(begin)

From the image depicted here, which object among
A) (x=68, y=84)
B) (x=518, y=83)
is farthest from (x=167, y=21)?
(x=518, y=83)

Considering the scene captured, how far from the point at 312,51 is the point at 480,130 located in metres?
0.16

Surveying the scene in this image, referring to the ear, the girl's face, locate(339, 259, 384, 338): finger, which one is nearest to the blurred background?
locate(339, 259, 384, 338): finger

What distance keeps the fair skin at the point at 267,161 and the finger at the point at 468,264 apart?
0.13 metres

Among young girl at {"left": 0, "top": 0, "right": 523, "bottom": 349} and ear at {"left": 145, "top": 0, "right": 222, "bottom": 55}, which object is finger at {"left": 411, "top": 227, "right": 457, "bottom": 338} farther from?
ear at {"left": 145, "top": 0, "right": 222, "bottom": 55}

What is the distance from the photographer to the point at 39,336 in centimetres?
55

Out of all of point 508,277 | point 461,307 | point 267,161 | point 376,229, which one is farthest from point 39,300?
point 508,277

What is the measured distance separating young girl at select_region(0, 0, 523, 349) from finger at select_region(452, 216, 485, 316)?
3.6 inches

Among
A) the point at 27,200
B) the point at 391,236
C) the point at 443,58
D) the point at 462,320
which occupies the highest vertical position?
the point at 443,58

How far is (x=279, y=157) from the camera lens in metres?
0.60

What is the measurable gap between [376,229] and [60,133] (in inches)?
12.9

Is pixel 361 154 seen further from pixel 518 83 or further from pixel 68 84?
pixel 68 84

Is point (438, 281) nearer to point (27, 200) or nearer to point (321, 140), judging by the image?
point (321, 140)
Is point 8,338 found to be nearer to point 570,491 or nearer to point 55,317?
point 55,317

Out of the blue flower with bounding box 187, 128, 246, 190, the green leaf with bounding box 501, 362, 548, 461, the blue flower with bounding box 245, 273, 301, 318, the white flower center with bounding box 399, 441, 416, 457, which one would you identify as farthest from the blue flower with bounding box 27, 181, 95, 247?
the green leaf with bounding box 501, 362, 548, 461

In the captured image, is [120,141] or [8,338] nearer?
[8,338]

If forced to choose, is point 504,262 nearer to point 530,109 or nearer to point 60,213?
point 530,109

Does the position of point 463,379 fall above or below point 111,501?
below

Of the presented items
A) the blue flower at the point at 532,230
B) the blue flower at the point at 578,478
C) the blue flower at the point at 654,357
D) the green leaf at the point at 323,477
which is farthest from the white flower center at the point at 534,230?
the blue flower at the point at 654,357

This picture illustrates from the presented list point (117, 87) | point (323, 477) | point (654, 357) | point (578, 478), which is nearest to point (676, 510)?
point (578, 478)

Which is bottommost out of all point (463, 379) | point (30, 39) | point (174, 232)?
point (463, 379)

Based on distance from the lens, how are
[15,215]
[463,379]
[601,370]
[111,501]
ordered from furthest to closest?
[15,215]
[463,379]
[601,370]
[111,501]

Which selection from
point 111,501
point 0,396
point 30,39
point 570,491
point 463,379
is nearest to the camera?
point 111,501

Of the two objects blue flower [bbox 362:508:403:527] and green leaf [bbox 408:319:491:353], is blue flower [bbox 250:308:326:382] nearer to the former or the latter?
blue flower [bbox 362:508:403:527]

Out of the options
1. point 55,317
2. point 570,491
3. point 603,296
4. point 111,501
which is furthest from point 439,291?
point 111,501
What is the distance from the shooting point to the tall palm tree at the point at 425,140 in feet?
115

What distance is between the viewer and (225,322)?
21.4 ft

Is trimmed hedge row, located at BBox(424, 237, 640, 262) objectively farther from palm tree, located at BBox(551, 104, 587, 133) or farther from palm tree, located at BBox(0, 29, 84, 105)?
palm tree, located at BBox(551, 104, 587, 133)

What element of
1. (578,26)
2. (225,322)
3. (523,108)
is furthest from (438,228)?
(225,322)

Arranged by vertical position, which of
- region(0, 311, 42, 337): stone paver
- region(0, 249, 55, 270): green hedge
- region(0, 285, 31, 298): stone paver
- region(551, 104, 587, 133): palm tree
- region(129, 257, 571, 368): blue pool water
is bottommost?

(end)

Problem requirements. Reproduce each of the records above verbatim, altering none of the wording, numbers, or punctuation.

Answer for this exercise.
From the image depicted here, which object among
A) (x=68, y=84)
B) (x=518, y=83)
is farthest from (x=167, y=21)?
(x=518, y=83)

Considering the scene captured, how far from the point at 312,51 is the point at 480,130 located in metres?
0.16

Surveying the scene in this image, referring to the ear, the girl's face, locate(339, 259, 384, 338): finger, which one is nearest to the blurred background?
locate(339, 259, 384, 338): finger

What distance keeps the fair skin at the point at 267,161 and the finger at the point at 468,264 apart?
0.13 metres

Among young girl at {"left": 0, "top": 0, "right": 523, "bottom": 349} and ear at {"left": 145, "top": 0, "right": 222, "bottom": 55}, which object is finger at {"left": 411, "top": 227, "right": 457, "bottom": 338} farther from?
ear at {"left": 145, "top": 0, "right": 222, "bottom": 55}

What is the distance from the photographer to the point at 39,336 in centimetres?
55

Out of all of point 508,277 | point 461,307 | point 267,161 | point 376,229, which one is farthest from point 39,300?
point 508,277

What is the measured distance separating young girl at select_region(0, 0, 523, 349) from finger at select_region(452, 216, 485, 316)?
3.6 inches

Among
A) the point at 27,200
B) the point at 391,236
C) the point at 443,58
D) the point at 462,320
which occupies the highest vertical position?
the point at 443,58

How far is (x=279, y=157) from the camera lens in metres?
0.60

What is the measurable gap between [376,229] and [60,133] (in inches)?
12.9

Is pixel 361 154 seen further from pixel 518 83 or further from pixel 68 84?
pixel 68 84

Is point (438, 281) nearer to point (27, 200) or nearer to point (321, 140), judging by the image?
point (321, 140)
Is point 8,338 found to be nearer to point 570,491 or nearer to point 55,317?
point 55,317

Out of the blue flower with bounding box 187, 128, 246, 190, the green leaf with bounding box 501, 362, 548, 461, the blue flower with bounding box 245, 273, 301, 318, the white flower center with bounding box 399, 441, 416, 457, which one would you identify as farthest from the blue flower with bounding box 27, 181, 95, 247?
the green leaf with bounding box 501, 362, 548, 461

In the captured image, is [120,141] or [8,338] nearer?
[8,338]

If forced to choose, is point 504,262 nearer to point 530,109 or nearer to point 60,213?
point 530,109

Does the position of point 463,379 fall above or below point 111,501?
below

Of the presented items
A) the blue flower at the point at 532,230
B) the blue flower at the point at 578,478
C) the blue flower at the point at 654,357
D) the green leaf at the point at 323,477
which is farthest from the white flower center at the point at 534,230?
the blue flower at the point at 654,357

This picture illustrates from the presented list point (117, 87) | point (323, 477) | point (654, 357) | point (578, 478), which is nearest to point (676, 510)?
point (578, 478)

Which is bottommost out of all point (463, 379) | point (30, 39) | point (174, 232)?
point (463, 379)

Based on distance from the lens, how are
[15,215]
[463,379]
[601,370]
[111,501]
ordered from furthest to closest?
[15,215]
[463,379]
[601,370]
[111,501]

Which selection from
point 111,501
point 0,396
point 30,39
point 570,491
point 463,379
is nearest to the camera?
point 111,501

Of the two objects blue flower [bbox 362:508:403:527] and green leaf [bbox 408:319:491:353], is blue flower [bbox 250:308:326:382] nearer to the former or the latter?
blue flower [bbox 362:508:403:527]

Out of the options
1. point 55,317
2. point 570,491
3. point 603,296
4. point 111,501
which is furthest from point 439,291?
point 111,501
What is the distance from the shooting point to the tall palm tree at the point at 425,140 in feet?
115

What distance is between the viewer and (225,322)?
21.4 ft

Is trimmed hedge row, located at BBox(424, 237, 640, 262) objectively farther from palm tree, located at BBox(551, 104, 587, 133) or farther from palm tree, located at BBox(0, 29, 84, 105)?
palm tree, located at BBox(551, 104, 587, 133)

What element of
1. (578,26)
2. (225,322)
3. (523,108)
is furthest from (438,228)?
(225,322)

Arranged by vertical position, which of
- region(0, 311, 42, 337): stone paver
- region(0, 249, 55, 270): green hedge
- region(0, 285, 31, 298): stone paver
- region(551, 104, 587, 133): palm tree
- region(129, 257, 571, 368): blue pool water
is bottommost?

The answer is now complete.